CONSIGNA A: Según el texto sobre la pintura de Villegas, ¿en qué lengua verbalizaba el mundo el artista durante su infancia en Pomabamba?
CONSIGNA B: Prolonga el texto sobre la pintura de Villegas a partir de su última oración.

___ FRAGMENTO DE TEXTO ___

Si el espectador se acerca a uno de
estos cuadros compuestos por sustracción más que por adición cromática,
provenientes del cielo rectangular negro que también obsesionaba a Rembrandt;
si contempla sus combatientes de ojos inmensos que parecen bajo el efecto de la
belladona, coronados con pájaros vegetales, y elaborados con cuchillas más que
con pinceles, advierte una extraña incandescencia, y lo visita el colorido de
los tejidos de la cultura Paracas que el artista ha incorporado en su fabulario
plástico desde su infancia andina. Lo he visto pintar algunas veces observando
sobre su hombro y sé que la elaboración de estas obras, se asemeja en algo al
proceso de la escritura automática de los surrealistas, técnica que propusieron
para develar el inconsciente, y también que es similar a la representación de
las visiones de los viajeros de algunas plantas sagradas como el yagé, donde el
sueño es tan vigilado como vigilante. Por eso sería oportuno reiterar: ¿no es
la necesaria sublevación del sueño lo que propone Villegas en su arte
figurativo?
Toda crisis de la imaginación antecede
a una explosión barroca. El desbordamiento estético que en América Latina
brilló en la Colonia aún sigue encontrando cultivadores excelsos donde su
exuberancia se hace visceral. Y aunque este estilo prexiste a su radiante
irrupción del siglo XVII, también se renueva en nuestro tiempo distante de su
intención original decorativa, y próximo a una elaboración más esencial, cada
vez que un artista de linaje atemporal decide invadirnos con su ejército
fantasmagórico, y asistiendo a sus creaciones —como en el caso de Villegas— con
una avasalladora grandeza.
En la selva visual que ha construido
cuando realiza su figuración, es fácil advertir las cuidadosas texturas legadas
por el ejercicio inicial del abstraccionismo, y claro, por ese tributo a sus
raíces, cuando pareciera evocar los vestidos de las muñecas de la cultura
Chancay o los trajes de las bailarinas de Ancash, que conoció en su infancia en
Pomabamba, mientras verbalizaba el mundo en quechua, su lengua materna. Y si
miramos con atención estos óleos de guerreros indefensos o sus sublimes peces
fósiles, creemos estar ante una pintura tallada, o mejor, frente a una sutil
escultura en lienzo, siendo víctimas de un artilugio singular.

___ DATOS RECOPILADOS ___

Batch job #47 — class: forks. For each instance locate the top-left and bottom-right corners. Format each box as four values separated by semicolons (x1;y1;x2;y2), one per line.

___

RESULTADO A: En quechua, su lengua materna.

RESULTADO B:
Brueghel, El Bosco, Blake, Goya y
todos los genios de la alucinación, son pioneros del camino trasegado por
nuestro pintor durante seis décadas, con la diferencia de que los seres tristes
de Villegas no conocen el horror ni la destrucción como las creaturas de sus
predecesores, y además, de que son múltiples, que retoñan como un árbol, y se
funden en forma impasible con poderosos felinos o perturbadoras hechiceras,
aproximándonos en la construcción de sus retratos al universo de Arcimboldo,
pero situándose siempre muy distante de la intención paródica del maestro del
Renacimiento italiano. ¿No será que estos guerreros —como lo he pensado desde
que vi por primera vez uno de sus lienzos originales—, poseen algún secreto
impronunciable, pues de no ser así por qué existe siempre en ellos, como en las
obras de los alquimistas, una invitación al silencio? O para ser más
específicos: ¿no está allí, en el supremo acto de callar, su enseñanza
misteriosa?
Muchas veces he sentido al acercarme a
algún integrante de su bosque de gladiadores rituales, el paso rumoroso del
tiempo. Cuando se contempla una de estas obras que privilegian lo erosivo, que
producen una extraña antigüedad, tenemos la impresión de que algo ocurre sobre
su superficie, y que cada vez que su artífice
emprende un trabajo toma esa nave temporal que se llama memoria, en búsqueda de
un mito de fundación.
¿Es su arte la consumación de una
emboscada de la luz? ¿O de no ser así por qué produce tanta luminiscencia y
parece estar más cerca de nuestros ojos, como puede advertirse al colgar una de
sus obras en una pared con cuadros de otras autorías?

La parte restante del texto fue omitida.